## Selected passage
For anyone already running Vultr in another region, Dallas slots into your architecture without friction. Same API calls, same Terraform provider, VPC 2.0 private networking between regions. I know an ops team running NJ as primary with Dallas as synchronous Postgres replica — the 28ms between them is fast enough for synchronous replication without meaningful write latency penalty, which means automatic failover loses zero transactions.
What I Measured
Strengths
- 28ms/32ms bicoastal split — 4ms spread is the best I tested from any US city
- AMD EPYC with 4,100 Geekbench 6 — consistent with all Vultr US locations
- VPC 2.0 for private networking between Dallas and 24 other Vultr regions
- $100 free credit — enough to run parallel tests from Dallas, Chicago, and Atlanta
- Hourly billing lets you A/B test locations in hours, not billing cycles
Limitations
- 1 GB RAM on the $5 plan constrains real production workloads
- Bandwidth overages bill at $0.01/GB — monitor usage on high-traffic services
- No managed database or Kubernetes in Dallas specifically
- Support is ticket-only — no phone line for urgent infrastructure issues
#2. Kamatera — When You Need 47 GB of RAM in Dallas (Not 48, Not 46)

## Data below

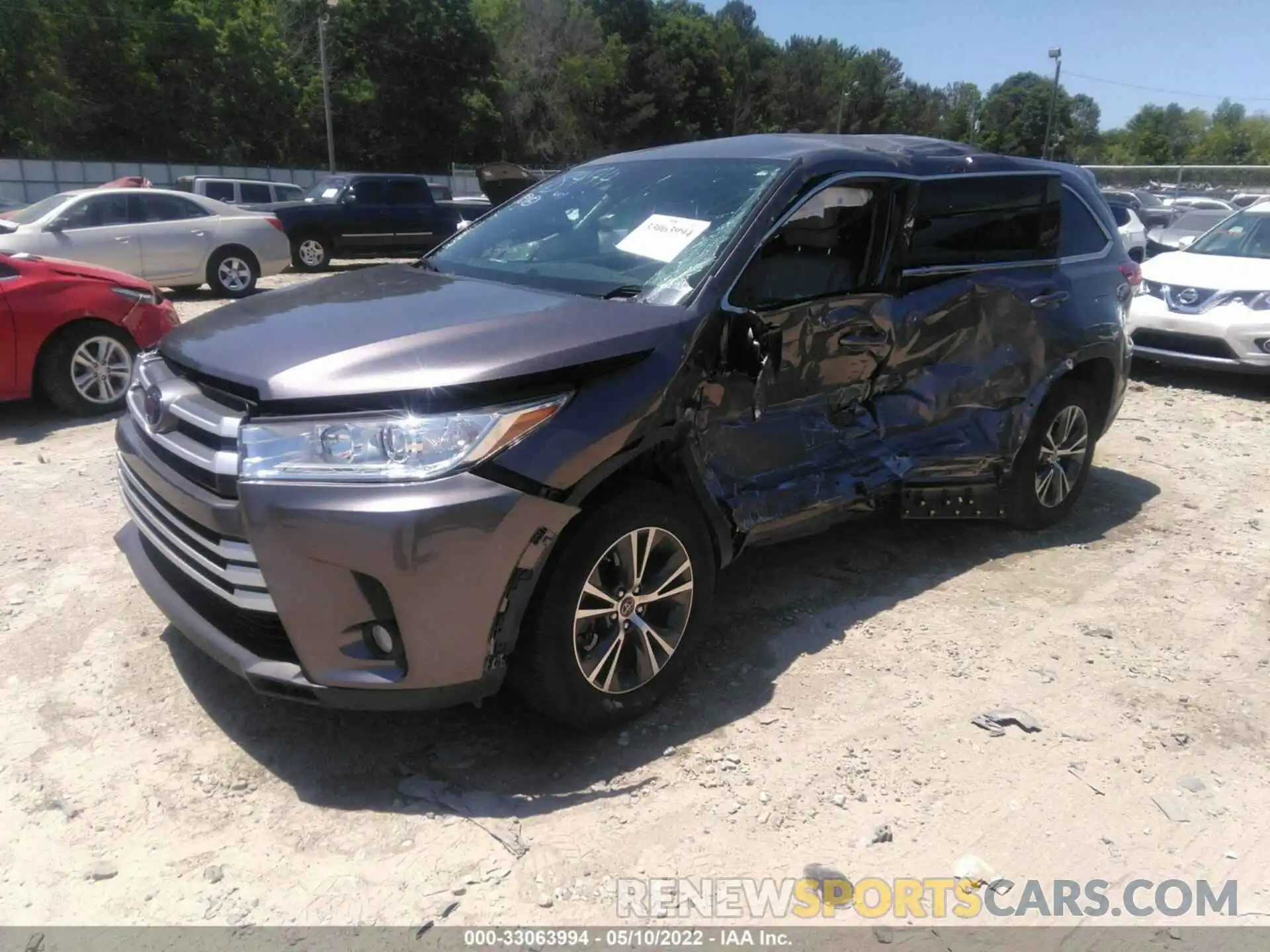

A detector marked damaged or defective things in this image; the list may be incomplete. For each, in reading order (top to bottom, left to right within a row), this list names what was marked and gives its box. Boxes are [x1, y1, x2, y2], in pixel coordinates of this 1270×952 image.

## Exercise aim
According to the Vultr Dallas text, why does the ops team's setup with NJ as primary and Dallas as a synchronous Postgres replica lose zero transactions during automatic failover?

## Exercise response
The 28ms between NJ and Dallas is fast enough for synchronous replication without a meaningful write latency penalty. That makes synchronous replication workable, which means automatic failover loses zero transactions.